- **To do**
Only the lines from the one that contains "US $35 99 10%" to the last line below, both included, should be transcribed. Pictures stay out of the copy.

- **Information supplied**
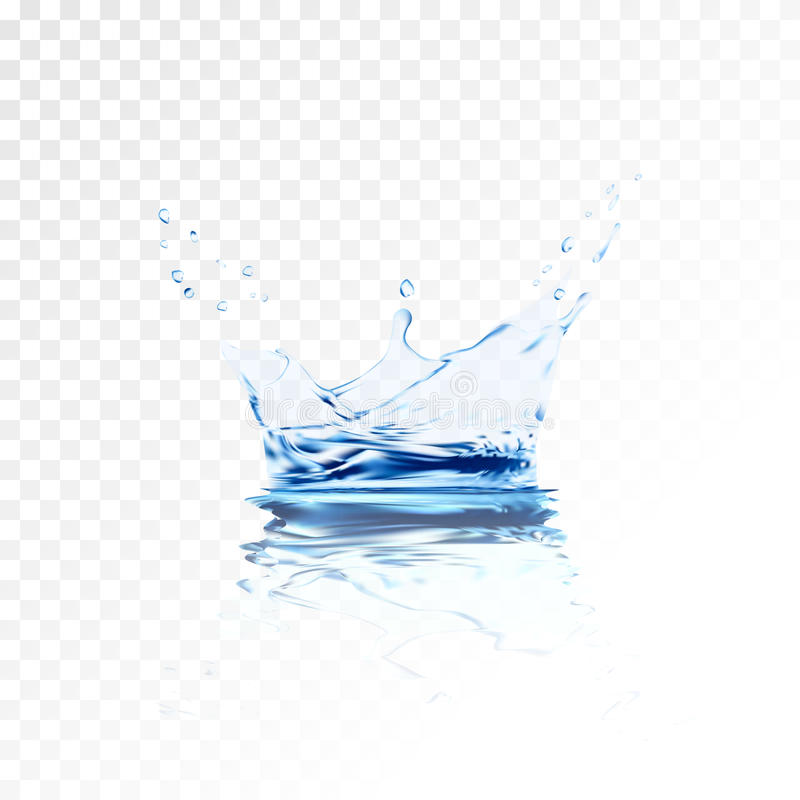 Transparent water splash with reflection and drops . 3d illustration vector. aqua surface background created stock illustration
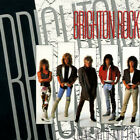 Brighton Rock - Young Wild & Free (CD Used Very Good)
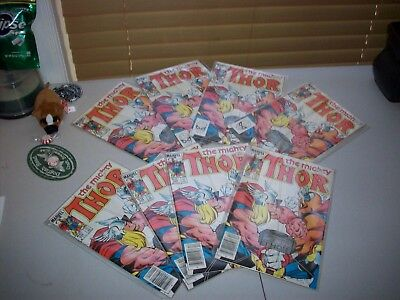 The Mighty THOR Lot of EIGHT copies of #338 Hi-Grades! 2nd app of Beta Ray Bill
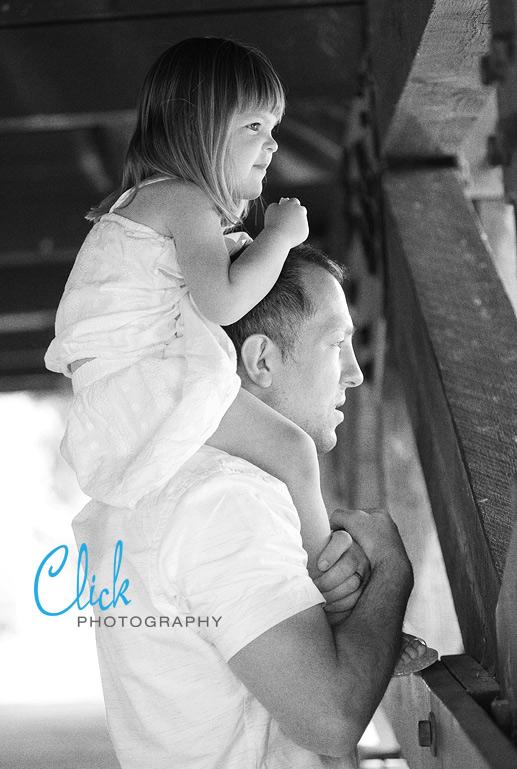 Belmar Park family portraits
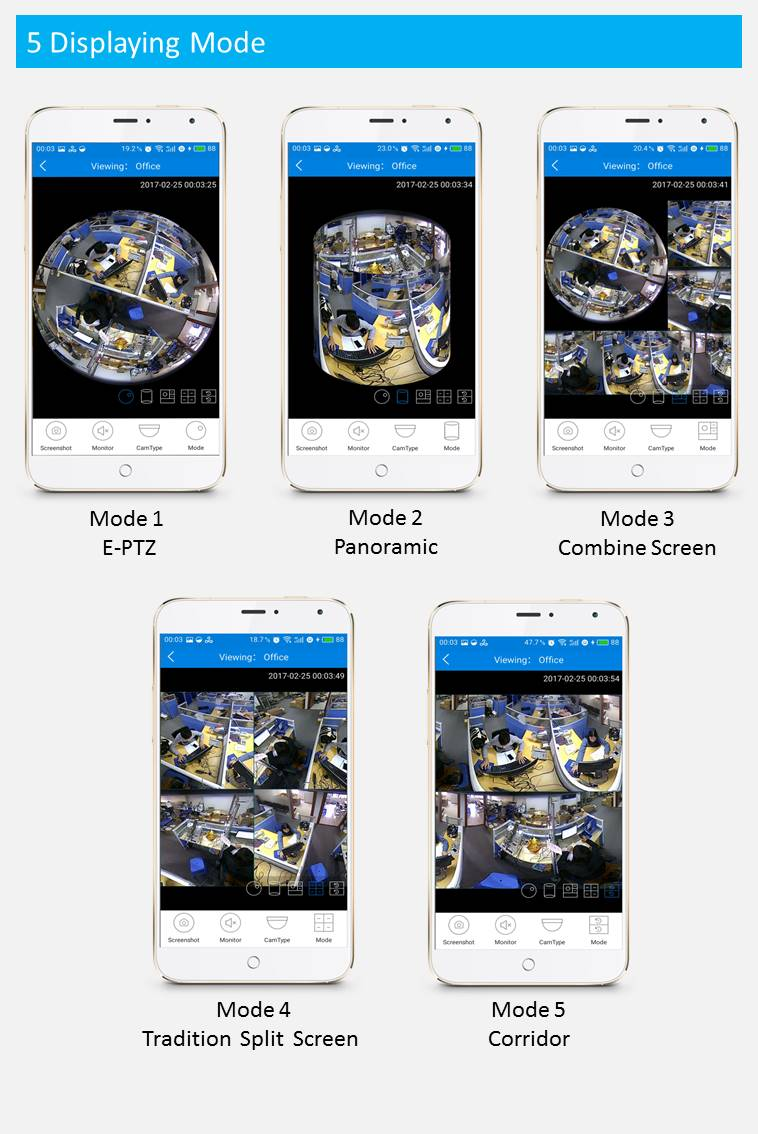 US $35 99 10% OFF|Best Design Bulb Lamp V380 Wireless IP Camera Wifi 960P  Panoramic FishEye Home Security CCTV Cam 360 Degree Wifi Camera-in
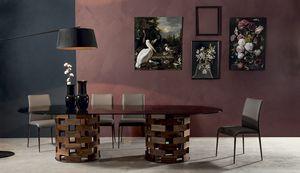 BIG COLOSSEO, Tavolo fisso con doppia base in legno massello tonda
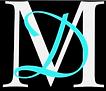 Digby Marketing Logo.png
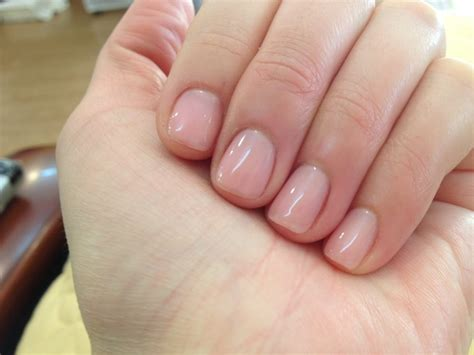acrylic nails at home kit this clean gel nail strawberry s yelp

- **Output below**
 US $35 99 10% OFF|Best Design Bulb Lamp V380 Wireless IP Camera Wifi 960P  Panoramic FishEye Home Security CCTV Cam 360 Degree Wifi Camera-in
 BIG COLOSSEO, Tavolo fisso con doppia base in legno massello tonda
 Digby Marketing Logo.png
acrylic nails at home kit this clean gel nail strawberry s yelp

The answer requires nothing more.